Exercise brief:
Transcribe exactly the line containing "phylum: Chordata" plus every later line in the data.

(Collected data entries)
+--
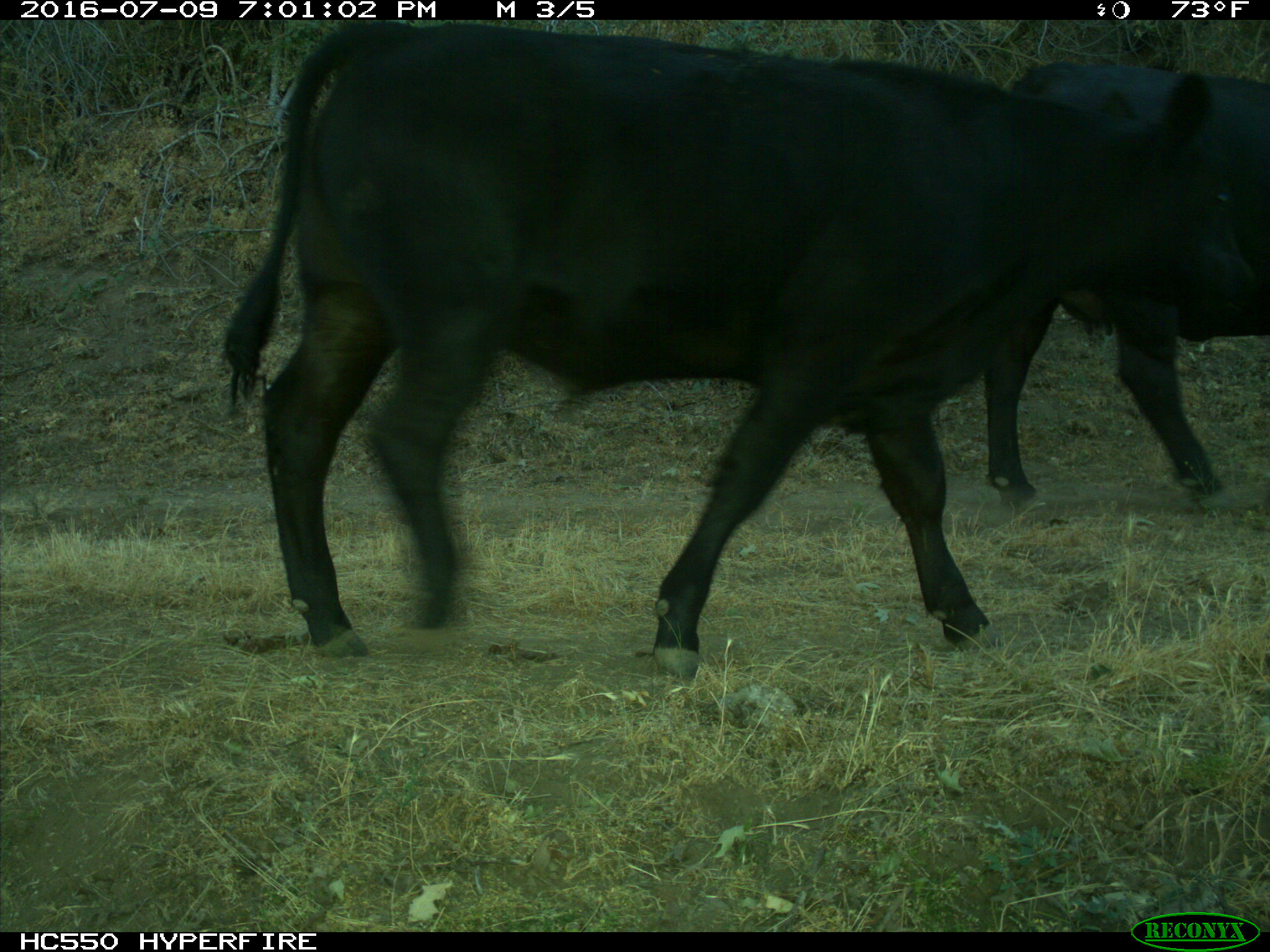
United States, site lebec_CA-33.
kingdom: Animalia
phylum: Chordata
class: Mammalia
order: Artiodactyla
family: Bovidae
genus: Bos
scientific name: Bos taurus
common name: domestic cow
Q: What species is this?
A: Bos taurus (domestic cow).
+--
Output below:
phylum: Chordata
class: Mammalia
order: Artiodactyla
family: Bovidae
genus: Bos
scientific name: Bos taurus
common name: domestic cow
Q: What species is this?
A: Bos taurus (domestic cow).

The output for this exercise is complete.